# Task to complete:
Locate every line in the records below that contains the word "appear", and copy each of those lines in full.

# Data rows:
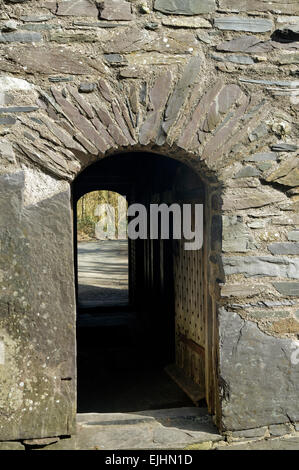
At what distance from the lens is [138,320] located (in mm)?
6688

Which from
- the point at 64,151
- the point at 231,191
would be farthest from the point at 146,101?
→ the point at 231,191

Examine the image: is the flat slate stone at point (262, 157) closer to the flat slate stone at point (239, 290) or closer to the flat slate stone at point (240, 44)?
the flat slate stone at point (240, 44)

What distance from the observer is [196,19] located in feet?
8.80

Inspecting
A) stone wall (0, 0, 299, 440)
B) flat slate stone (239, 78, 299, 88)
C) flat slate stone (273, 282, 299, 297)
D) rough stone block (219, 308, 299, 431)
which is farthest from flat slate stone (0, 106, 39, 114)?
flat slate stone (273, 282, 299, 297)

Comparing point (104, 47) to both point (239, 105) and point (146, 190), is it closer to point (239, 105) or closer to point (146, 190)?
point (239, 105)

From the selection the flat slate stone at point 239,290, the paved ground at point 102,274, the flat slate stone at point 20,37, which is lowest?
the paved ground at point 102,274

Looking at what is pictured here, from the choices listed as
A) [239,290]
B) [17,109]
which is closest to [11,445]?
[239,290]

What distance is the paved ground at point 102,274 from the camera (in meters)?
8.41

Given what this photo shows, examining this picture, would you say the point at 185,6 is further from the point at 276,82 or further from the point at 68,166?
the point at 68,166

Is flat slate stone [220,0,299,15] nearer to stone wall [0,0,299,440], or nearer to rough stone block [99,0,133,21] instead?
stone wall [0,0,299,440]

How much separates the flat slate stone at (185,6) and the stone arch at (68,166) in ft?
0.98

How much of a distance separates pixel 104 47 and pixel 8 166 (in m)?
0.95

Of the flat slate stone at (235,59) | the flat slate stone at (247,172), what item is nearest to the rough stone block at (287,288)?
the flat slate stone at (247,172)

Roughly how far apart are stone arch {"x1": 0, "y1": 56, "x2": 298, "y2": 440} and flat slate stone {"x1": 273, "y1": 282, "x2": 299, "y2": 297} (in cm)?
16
* * *
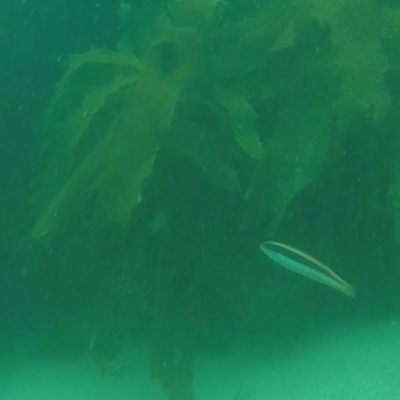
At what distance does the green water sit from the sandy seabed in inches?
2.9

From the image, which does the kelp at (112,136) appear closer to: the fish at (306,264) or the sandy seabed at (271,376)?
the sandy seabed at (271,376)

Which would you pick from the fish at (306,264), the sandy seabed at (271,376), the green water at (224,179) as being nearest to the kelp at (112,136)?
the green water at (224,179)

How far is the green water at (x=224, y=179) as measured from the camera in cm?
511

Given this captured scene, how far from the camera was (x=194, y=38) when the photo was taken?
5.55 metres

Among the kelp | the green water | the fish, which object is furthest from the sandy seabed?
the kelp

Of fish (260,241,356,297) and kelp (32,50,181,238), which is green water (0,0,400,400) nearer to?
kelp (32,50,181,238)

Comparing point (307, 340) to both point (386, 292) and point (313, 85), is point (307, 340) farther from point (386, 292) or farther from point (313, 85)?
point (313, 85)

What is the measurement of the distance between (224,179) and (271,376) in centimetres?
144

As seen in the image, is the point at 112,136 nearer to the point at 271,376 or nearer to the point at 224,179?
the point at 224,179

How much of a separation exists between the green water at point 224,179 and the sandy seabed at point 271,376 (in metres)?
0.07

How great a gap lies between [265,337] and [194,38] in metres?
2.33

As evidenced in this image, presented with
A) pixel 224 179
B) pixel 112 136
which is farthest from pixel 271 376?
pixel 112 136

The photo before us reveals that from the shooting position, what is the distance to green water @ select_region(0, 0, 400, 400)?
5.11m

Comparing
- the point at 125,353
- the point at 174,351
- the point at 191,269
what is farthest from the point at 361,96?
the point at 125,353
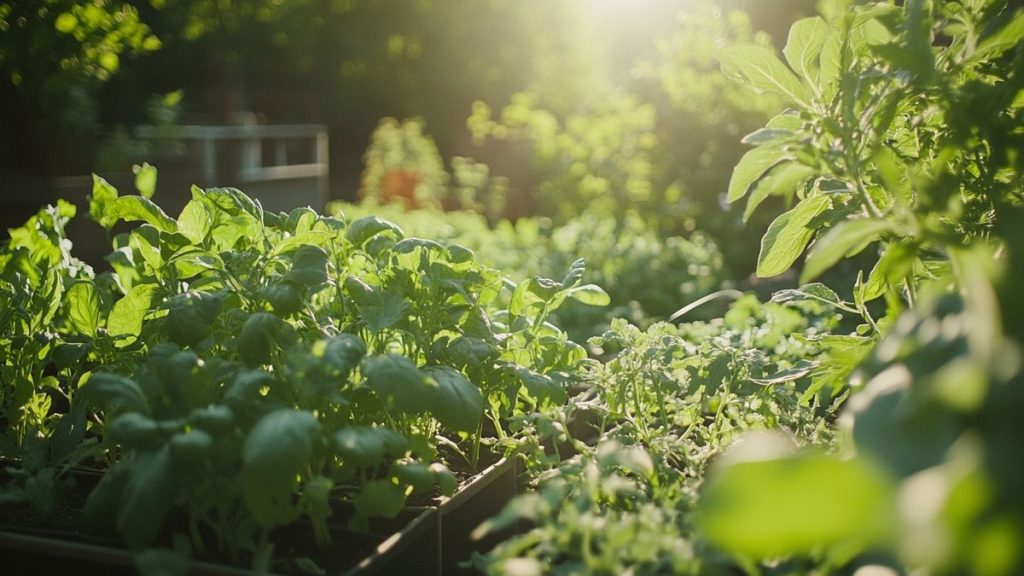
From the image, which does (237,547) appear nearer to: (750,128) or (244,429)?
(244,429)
---
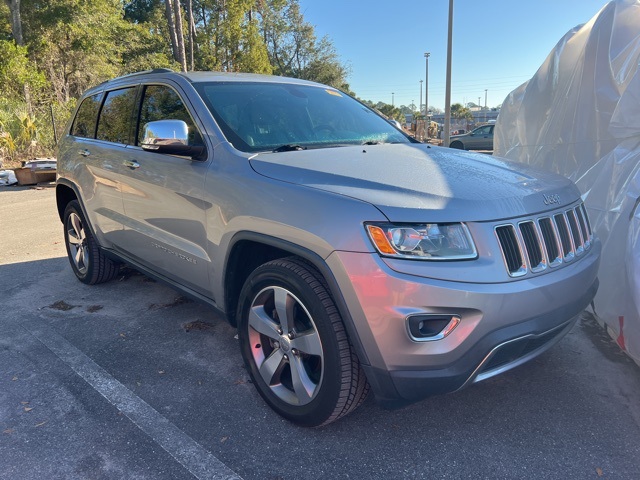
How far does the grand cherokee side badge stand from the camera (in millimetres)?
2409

# Solution to this task:
From the image, which does the kelp at (112,136) appear closer to: the fish at (306,264) or the sandy seabed at (271,376)?
From the image, which does (237,547) appear nearer to: (750,128) or (244,429)?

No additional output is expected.